This is a picture of Harriet and Carole Jean, my mother.

They look like sisters don’t they? Mom is the one on the left.

I chatted with mama about the table tonight. She got the table about the time she married my dad sometime in the early 70’s. Like I said before, it’s the only table I knew as a child. Most of my memories of the table from that time involved some form of mom’s art. She always had some project piled on top of it. Mom’s the kind of person that can think something and make it. She is truly an artist as is my younger sister. She spent years in the photography business, way before things went digital. Her particular area of expertise was in retouching photographs. What was once done by hand is now done digitally. It’s a lost art. At one time she was second in the nation at her craft.

Later when she met and married my stepdad in the 80’s she made soft sculpture dolls. Not just any dolls. She was particularly known for her portrait dolls. Here is an example of one she made to look like me.

I was probably in the 4th or 5th grade at the time. Big hair was in, don’t judge. She used to wear glasses like I did, but I don’t know what happened to those. I wish I had pictures of the one she made to look like Mr T. It was awesome!

She also spent time at this table trying to teach my sister and I how to make things. It took in my sister…not so much in me. While I may be creative, I am not an artist. This bugs me sometimes.
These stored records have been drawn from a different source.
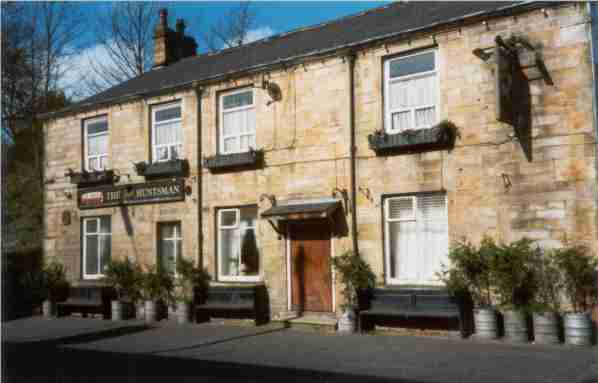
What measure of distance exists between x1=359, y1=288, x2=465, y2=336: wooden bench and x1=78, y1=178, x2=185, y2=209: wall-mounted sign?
6330mm

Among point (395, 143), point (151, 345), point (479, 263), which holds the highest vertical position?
point (395, 143)

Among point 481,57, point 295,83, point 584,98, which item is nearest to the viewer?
point 584,98

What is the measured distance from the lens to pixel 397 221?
13.5 meters

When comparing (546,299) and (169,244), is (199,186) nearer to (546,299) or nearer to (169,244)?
(169,244)

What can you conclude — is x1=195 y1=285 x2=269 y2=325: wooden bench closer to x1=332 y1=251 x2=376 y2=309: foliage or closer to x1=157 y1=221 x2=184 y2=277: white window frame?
x1=157 y1=221 x2=184 y2=277: white window frame

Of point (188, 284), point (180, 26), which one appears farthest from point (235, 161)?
point (180, 26)

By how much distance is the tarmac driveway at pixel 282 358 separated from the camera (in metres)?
8.93

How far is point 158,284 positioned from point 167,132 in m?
4.24

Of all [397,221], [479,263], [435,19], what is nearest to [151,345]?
[397,221]

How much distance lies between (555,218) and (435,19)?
5024mm

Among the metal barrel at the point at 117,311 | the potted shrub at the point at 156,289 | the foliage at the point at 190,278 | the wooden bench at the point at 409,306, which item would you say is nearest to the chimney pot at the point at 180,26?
the potted shrub at the point at 156,289

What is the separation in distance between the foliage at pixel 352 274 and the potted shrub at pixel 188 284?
4.24 meters

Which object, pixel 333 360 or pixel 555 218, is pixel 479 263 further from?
pixel 333 360

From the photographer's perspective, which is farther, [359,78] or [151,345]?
[359,78]
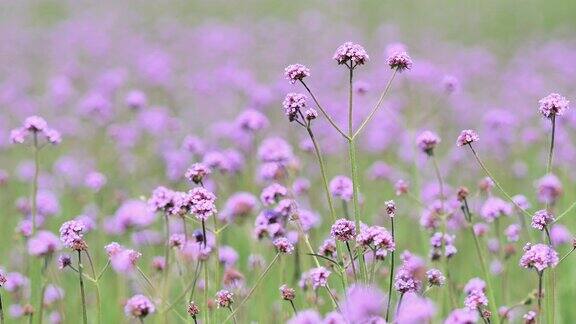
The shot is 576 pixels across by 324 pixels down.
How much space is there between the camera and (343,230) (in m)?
3.36

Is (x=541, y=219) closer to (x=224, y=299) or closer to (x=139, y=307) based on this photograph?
(x=224, y=299)

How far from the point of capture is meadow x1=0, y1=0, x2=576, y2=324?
359 centimetres

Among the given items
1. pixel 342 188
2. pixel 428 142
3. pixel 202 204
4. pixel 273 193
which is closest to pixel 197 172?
pixel 202 204

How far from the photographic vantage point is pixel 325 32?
17.6 m

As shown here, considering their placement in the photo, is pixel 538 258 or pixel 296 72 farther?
pixel 296 72

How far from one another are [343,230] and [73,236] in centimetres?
102

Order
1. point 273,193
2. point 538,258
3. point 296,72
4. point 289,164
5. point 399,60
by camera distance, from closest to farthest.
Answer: point 538,258 < point 296,72 < point 399,60 < point 273,193 < point 289,164

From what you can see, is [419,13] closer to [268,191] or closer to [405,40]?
[405,40]

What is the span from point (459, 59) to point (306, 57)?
246 centimetres

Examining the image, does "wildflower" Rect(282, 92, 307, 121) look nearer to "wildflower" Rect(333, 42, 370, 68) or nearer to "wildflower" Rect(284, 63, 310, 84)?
"wildflower" Rect(284, 63, 310, 84)

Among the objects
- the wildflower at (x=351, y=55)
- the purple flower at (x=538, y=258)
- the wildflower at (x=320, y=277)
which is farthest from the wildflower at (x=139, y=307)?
the purple flower at (x=538, y=258)

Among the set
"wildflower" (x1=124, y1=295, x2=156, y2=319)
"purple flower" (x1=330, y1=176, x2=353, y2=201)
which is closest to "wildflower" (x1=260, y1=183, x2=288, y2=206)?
"purple flower" (x1=330, y1=176, x2=353, y2=201)

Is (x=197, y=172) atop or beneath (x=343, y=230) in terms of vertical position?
atop

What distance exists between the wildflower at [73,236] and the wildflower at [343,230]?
3.10 ft
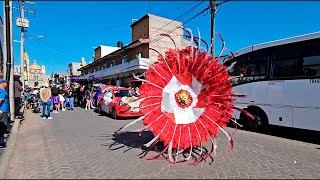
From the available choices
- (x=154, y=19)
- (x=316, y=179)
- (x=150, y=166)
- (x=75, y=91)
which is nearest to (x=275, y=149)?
(x=316, y=179)

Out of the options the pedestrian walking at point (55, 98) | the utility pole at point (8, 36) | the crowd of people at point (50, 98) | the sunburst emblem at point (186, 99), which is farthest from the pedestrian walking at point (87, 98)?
the sunburst emblem at point (186, 99)

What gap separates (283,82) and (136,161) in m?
5.78

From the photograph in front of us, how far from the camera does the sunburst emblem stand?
5.18 meters

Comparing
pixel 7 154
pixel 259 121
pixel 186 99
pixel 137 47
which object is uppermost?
pixel 137 47

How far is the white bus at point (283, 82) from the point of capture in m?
7.17

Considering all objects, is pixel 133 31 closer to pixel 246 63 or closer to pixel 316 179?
pixel 246 63

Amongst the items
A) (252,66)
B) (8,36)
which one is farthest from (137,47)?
(252,66)

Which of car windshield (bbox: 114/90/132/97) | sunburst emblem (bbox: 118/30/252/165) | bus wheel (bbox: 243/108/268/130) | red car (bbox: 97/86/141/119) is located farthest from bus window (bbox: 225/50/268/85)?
car windshield (bbox: 114/90/132/97)

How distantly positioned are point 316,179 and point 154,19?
29.1 m

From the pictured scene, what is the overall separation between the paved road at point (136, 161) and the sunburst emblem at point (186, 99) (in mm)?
579

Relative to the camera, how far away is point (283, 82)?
7.97 metres

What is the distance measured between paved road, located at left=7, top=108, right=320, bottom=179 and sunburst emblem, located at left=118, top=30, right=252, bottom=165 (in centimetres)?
58

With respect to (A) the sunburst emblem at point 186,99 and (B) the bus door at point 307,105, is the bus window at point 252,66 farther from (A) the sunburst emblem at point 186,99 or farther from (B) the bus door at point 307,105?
(A) the sunburst emblem at point 186,99

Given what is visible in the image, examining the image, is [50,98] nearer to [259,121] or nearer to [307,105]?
[259,121]
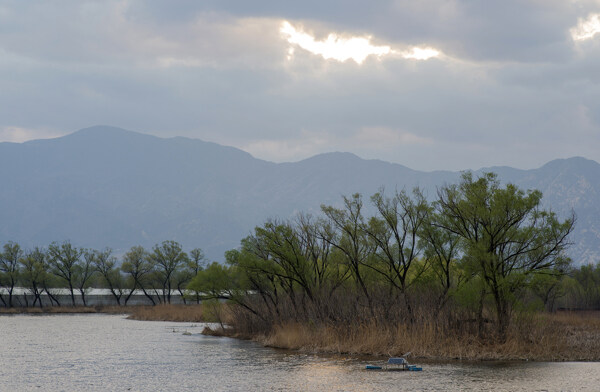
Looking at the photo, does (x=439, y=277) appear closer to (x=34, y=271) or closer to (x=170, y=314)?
(x=170, y=314)

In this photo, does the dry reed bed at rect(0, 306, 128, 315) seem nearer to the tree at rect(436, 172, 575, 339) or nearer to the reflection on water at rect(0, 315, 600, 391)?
the reflection on water at rect(0, 315, 600, 391)

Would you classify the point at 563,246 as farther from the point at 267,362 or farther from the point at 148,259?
the point at 148,259

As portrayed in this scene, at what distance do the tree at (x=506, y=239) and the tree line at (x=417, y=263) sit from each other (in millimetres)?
67

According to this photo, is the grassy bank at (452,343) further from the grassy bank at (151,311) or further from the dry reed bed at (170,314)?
the dry reed bed at (170,314)

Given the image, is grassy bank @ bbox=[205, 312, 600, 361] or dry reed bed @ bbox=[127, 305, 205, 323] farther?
dry reed bed @ bbox=[127, 305, 205, 323]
She sewed the most amazing clothes here. That is one skill I totally wish I had begged her to teach me. Every year just before school and Easter, Tabitha and I got to choose our own dress patterns, fabric, and notions, to be used in the sewing of a dress. It made us feel like designers! Sadly, and gladly, I have but one example to show you.
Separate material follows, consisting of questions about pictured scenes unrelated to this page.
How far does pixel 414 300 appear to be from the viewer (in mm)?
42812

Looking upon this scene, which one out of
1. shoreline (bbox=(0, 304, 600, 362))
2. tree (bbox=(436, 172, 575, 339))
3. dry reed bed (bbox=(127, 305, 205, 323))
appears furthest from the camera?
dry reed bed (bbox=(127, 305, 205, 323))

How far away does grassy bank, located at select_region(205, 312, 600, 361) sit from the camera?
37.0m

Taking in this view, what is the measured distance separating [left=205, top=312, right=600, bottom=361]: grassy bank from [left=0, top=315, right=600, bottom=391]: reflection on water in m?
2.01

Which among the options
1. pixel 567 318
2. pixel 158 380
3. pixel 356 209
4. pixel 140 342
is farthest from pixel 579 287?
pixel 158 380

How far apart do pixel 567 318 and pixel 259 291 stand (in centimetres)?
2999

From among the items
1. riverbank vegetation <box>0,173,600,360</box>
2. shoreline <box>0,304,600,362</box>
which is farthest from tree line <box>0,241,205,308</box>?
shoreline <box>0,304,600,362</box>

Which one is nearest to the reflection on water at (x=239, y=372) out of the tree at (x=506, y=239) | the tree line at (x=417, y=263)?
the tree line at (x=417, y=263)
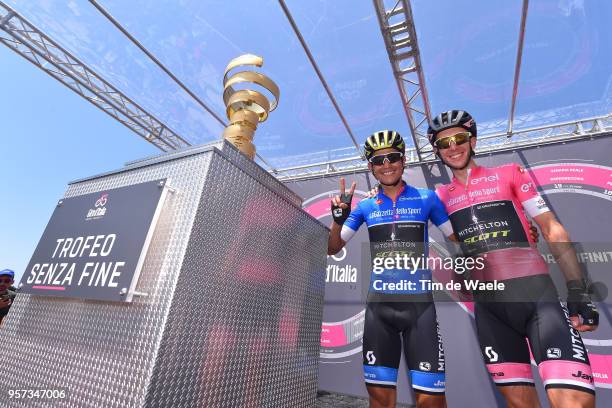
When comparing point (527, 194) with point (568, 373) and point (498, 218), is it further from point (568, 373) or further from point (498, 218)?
point (568, 373)

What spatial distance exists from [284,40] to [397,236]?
14.1ft

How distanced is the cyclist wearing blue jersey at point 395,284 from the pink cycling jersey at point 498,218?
0.21 metres

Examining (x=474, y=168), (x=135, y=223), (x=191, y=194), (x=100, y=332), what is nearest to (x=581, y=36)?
(x=474, y=168)

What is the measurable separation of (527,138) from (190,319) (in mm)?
5967

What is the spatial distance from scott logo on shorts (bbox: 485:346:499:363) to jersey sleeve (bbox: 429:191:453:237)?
892mm

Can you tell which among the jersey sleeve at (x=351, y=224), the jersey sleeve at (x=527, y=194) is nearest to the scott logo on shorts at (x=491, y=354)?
the jersey sleeve at (x=527, y=194)

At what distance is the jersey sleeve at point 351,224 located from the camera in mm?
2670

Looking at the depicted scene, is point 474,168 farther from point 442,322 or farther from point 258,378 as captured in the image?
point 442,322

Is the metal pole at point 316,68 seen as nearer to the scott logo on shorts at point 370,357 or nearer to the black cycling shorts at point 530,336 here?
the black cycling shorts at point 530,336

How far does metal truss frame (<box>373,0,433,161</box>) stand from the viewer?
12.3 ft

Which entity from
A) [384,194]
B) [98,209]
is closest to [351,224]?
[384,194]

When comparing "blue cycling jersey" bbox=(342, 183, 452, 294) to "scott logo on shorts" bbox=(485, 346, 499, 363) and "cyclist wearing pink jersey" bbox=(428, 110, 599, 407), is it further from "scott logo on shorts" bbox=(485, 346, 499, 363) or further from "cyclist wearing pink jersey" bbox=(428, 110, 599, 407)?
"scott logo on shorts" bbox=(485, 346, 499, 363)

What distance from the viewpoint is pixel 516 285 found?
1950mm

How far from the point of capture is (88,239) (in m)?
1.61
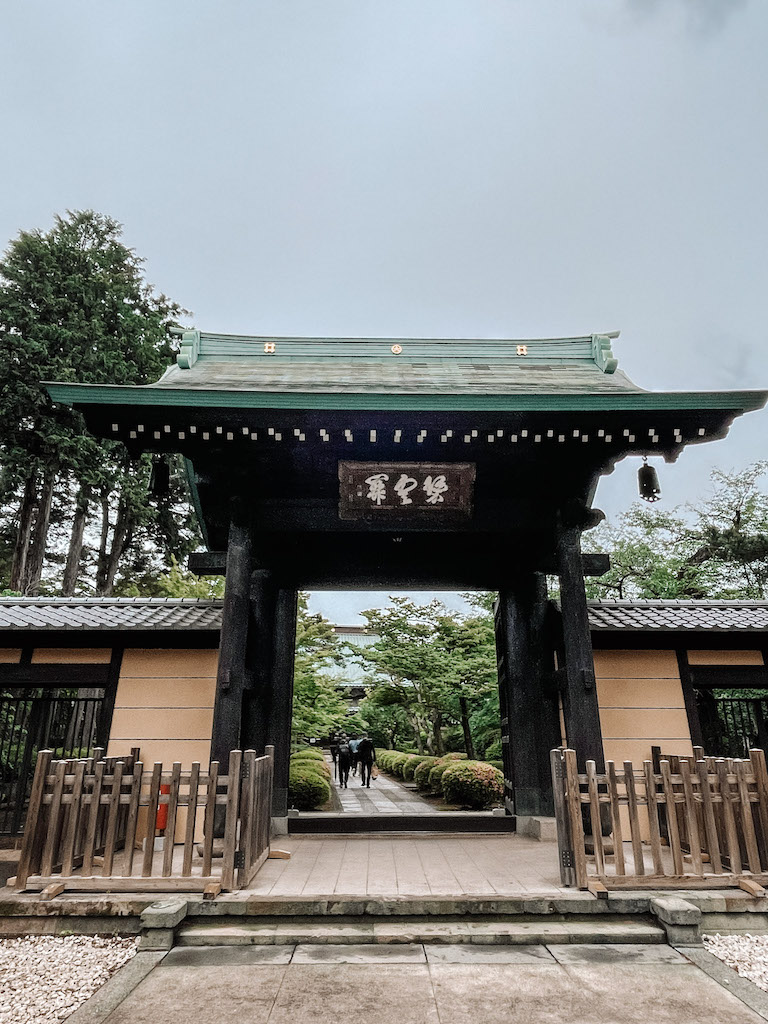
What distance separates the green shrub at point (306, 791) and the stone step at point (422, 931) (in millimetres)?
6702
This was my Easter dress in about the 4th grade I think.

It’s a little big still for Ruthie, but she still makes a great model don’t you think? It will for sure be hers one day.
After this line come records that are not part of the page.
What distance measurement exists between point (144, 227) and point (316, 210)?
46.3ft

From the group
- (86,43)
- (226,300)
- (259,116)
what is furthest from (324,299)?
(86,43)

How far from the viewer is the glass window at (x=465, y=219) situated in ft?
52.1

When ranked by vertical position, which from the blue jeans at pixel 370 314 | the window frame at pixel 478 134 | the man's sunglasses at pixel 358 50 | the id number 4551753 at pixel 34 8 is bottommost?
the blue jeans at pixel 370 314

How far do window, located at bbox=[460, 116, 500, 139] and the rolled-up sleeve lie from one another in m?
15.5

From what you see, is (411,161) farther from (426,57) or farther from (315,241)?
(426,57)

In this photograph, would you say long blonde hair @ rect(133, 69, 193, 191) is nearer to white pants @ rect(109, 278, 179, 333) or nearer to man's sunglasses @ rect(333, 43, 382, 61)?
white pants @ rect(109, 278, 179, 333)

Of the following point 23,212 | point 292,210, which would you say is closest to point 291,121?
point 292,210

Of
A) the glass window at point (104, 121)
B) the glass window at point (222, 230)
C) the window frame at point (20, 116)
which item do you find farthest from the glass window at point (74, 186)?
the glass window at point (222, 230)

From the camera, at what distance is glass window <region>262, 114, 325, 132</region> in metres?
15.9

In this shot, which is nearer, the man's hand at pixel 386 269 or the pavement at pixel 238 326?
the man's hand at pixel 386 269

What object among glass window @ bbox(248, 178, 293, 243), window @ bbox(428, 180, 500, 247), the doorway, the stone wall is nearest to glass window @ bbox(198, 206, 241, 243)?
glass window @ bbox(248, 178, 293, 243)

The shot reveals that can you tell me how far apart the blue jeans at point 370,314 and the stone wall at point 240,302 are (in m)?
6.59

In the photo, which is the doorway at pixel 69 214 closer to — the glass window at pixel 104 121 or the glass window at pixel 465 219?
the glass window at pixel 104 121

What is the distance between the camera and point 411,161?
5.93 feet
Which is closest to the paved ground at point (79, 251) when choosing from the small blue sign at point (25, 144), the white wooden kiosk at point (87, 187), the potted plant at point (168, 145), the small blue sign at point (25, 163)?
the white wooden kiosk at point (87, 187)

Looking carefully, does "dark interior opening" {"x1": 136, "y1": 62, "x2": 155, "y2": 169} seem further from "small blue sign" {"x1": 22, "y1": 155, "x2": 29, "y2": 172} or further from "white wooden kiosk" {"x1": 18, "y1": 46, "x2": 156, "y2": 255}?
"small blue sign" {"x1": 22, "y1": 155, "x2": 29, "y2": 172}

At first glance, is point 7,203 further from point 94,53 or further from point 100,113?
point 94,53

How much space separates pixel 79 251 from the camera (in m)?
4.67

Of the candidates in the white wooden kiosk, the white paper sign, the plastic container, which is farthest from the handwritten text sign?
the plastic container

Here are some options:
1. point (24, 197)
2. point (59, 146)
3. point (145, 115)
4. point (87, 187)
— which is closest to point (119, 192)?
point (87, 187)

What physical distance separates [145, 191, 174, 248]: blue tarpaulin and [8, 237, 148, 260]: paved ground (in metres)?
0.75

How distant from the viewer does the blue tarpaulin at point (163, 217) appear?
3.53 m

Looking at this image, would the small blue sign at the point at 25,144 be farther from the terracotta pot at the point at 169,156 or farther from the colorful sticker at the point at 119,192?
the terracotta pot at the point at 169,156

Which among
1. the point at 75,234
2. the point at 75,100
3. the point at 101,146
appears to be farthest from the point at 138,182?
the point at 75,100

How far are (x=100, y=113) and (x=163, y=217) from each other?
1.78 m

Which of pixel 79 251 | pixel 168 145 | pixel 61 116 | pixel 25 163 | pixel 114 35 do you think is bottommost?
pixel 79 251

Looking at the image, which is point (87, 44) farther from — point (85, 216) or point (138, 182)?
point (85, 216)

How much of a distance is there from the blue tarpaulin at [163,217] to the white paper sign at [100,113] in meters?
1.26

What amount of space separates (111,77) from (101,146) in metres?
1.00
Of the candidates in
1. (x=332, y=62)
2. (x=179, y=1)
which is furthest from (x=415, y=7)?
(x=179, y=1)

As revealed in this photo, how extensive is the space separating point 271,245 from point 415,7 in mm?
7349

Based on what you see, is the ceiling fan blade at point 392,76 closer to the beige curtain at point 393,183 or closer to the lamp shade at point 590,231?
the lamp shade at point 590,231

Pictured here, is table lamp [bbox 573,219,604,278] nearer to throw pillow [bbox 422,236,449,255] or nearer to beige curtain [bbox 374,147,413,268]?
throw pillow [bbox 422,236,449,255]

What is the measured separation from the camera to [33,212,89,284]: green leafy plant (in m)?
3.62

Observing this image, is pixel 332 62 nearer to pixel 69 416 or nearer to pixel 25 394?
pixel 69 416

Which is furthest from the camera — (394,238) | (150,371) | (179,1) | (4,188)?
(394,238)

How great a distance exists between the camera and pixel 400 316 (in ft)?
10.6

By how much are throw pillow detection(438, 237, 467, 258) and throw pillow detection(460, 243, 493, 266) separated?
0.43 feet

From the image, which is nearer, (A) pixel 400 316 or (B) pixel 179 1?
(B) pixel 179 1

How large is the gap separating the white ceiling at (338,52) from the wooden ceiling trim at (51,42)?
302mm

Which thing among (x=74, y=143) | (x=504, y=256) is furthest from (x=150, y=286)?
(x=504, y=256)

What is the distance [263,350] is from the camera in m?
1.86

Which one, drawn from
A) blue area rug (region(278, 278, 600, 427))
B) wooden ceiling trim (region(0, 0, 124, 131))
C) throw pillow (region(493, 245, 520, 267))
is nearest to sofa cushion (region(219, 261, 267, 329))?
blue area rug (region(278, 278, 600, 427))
Here she is showing off the petticoat underneath. (Check out that pinkie action there)

I loved this dress. I also wore it to my older half sister’s wedding that same summer. I think it was 1984.

She also painted this oil portrait of me while she was sitting at the table. …and she made the dress in the portrait as well. She made the dress when she was 16, probably at the table, and she added the lace and pearls the year I wore it. The fabric showed a little age and the lace helped cover that up some. I believe I was 15 so it had to be around 1989. I still have this dress too. I hope it survives long enough for Ruthie to wear it one day.

Finally though, the art she is most passionate about is her woodcarving, which she has done for nearly 23 years now. She is a master at this. She travels around the country teaching this skill and has even written a book that is in it’s second printing on the topic (go mom!).

This is a picture of Dahl Brian, one of her first amazing pieces that she gave me a few years ago. I have many of her carvings, but this one she did back when I still lived at home. Dahl Brian was carved from a Cypress Knee. This was a very special piece for her, inspired by a dear friend that taught her most of what she knows about carving. It was named after him. The photo unfortunately does not quite do it justice. There is so much detail when you get up close and personal with it.

The table lived a very creative life while in my mama’s possession. She has probably spent more time there than my grandmother and me put together so far. Mama and I have not always seen eye to eye, we are two very different women, but one of the things that she taught me and fought for me to understand through all of her art and literally with her life and words, was this. It is OK to color outside of the lines. You have to be true to who God made you to be, not who every one else wants you to be. This one thing has stuck and I think only recently has really started to sink in probably more than she meant for it too. Now, as I teach my own daughter, and eventually my other children here, I ache to make sure that it sinks into them as well, and pray that I have the ability to recognize it when it happens.